By way of background, the Affordable Care Act (ACA) revised the Medicare disproportionate share hospital (DSH) adjustment as of fiscal year 2014, with the calculation now being based on a combination of the traditional DSH adjustment and a prospective estimate of each hospital’s amount of uncompensated care. CMS published a final rule that used the March 2013 update of each hospital’s 2010/2011 cost report as a source for the data that made up the DSH adjustment for fiscal year 2014. Although the hospital asked that CMS, when calculating the uncompensated care payment, use more recently available Medicaid days data contained in the hospital’s amended cost reports submitted April 2014, CMS declined to do so. The hospital then sued, challenging the calculation and the rule containing that calculation and contending that CMS’s failure to use more recently available data was inappropriate.
The court did not address the merits of the hospital’s claims. Instead, the court reviewed the language of the statute, which expressly limits administrative and judicial review of any “estimate of the Secretary” for purposes of calculating the factors, or of any “period selected by the Secretary for such purposes.” This language was added to the DSH provisions as part of the ACA, and the court took its language to heart in dismissing the hospital’s challenge. In so ruling, the court recognized that there is a strong presumption that Congress intends judicial review of administrative action. Nevertheless, the court said, that presumption may be overcome if there are persuasive reasons to believe that such was the intent of Congress. In the case of the estimates used by CMS in calculating the DSH adjustment, the court concluded that the language of the statute contains specific language expressing Congress’s intent to preclude judicial review of the hospital’s claims.

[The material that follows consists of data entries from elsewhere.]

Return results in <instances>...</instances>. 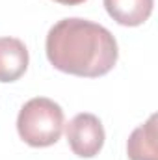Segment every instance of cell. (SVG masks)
<instances>
[{
    "label": "cell",
    "instance_id": "obj_1",
    "mask_svg": "<svg viewBox=\"0 0 158 160\" xmlns=\"http://www.w3.org/2000/svg\"><path fill=\"white\" fill-rule=\"evenodd\" d=\"M45 50L54 69L86 78L108 75L119 56L112 32L80 17L58 21L47 34Z\"/></svg>",
    "mask_w": 158,
    "mask_h": 160
},
{
    "label": "cell",
    "instance_id": "obj_2",
    "mask_svg": "<svg viewBox=\"0 0 158 160\" xmlns=\"http://www.w3.org/2000/svg\"><path fill=\"white\" fill-rule=\"evenodd\" d=\"M65 125L63 110L48 97H34L22 104L17 116V132L30 147L54 145Z\"/></svg>",
    "mask_w": 158,
    "mask_h": 160
},
{
    "label": "cell",
    "instance_id": "obj_3",
    "mask_svg": "<svg viewBox=\"0 0 158 160\" xmlns=\"http://www.w3.org/2000/svg\"><path fill=\"white\" fill-rule=\"evenodd\" d=\"M65 127V136L71 151L80 158H93L101 153L106 132L101 119L95 114L82 112L77 114Z\"/></svg>",
    "mask_w": 158,
    "mask_h": 160
},
{
    "label": "cell",
    "instance_id": "obj_4",
    "mask_svg": "<svg viewBox=\"0 0 158 160\" xmlns=\"http://www.w3.org/2000/svg\"><path fill=\"white\" fill-rule=\"evenodd\" d=\"M28 48L17 38H0V82H15L28 69Z\"/></svg>",
    "mask_w": 158,
    "mask_h": 160
},
{
    "label": "cell",
    "instance_id": "obj_5",
    "mask_svg": "<svg viewBox=\"0 0 158 160\" xmlns=\"http://www.w3.org/2000/svg\"><path fill=\"white\" fill-rule=\"evenodd\" d=\"M126 157L128 160H158L156 114L130 132L126 142Z\"/></svg>",
    "mask_w": 158,
    "mask_h": 160
},
{
    "label": "cell",
    "instance_id": "obj_6",
    "mask_svg": "<svg viewBox=\"0 0 158 160\" xmlns=\"http://www.w3.org/2000/svg\"><path fill=\"white\" fill-rule=\"evenodd\" d=\"M108 15L121 26H140L151 13L155 0H102Z\"/></svg>",
    "mask_w": 158,
    "mask_h": 160
},
{
    "label": "cell",
    "instance_id": "obj_7",
    "mask_svg": "<svg viewBox=\"0 0 158 160\" xmlns=\"http://www.w3.org/2000/svg\"><path fill=\"white\" fill-rule=\"evenodd\" d=\"M54 2H58V4H63V6H78V4L86 2V0H54Z\"/></svg>",
    "mask_w": 158,
    "mask_h": 160
}]
</instances>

Over the past decades, Congress has increasingly placed “preclusion” language in the statute, barring administrative and judicial review of certain methodological and other challenges. These preclusion provisions leave providers with limited options when a particular course of action that falls within the preclusion’s ambit is proposed by CMS. First, the hospital may attempt to persuade CMS that its proposal is misguided and should be modified. Second, the hospitals may seek to persuade Congress to intervene. Absent success with one of these options, the hospitals are typically left with no further remedy.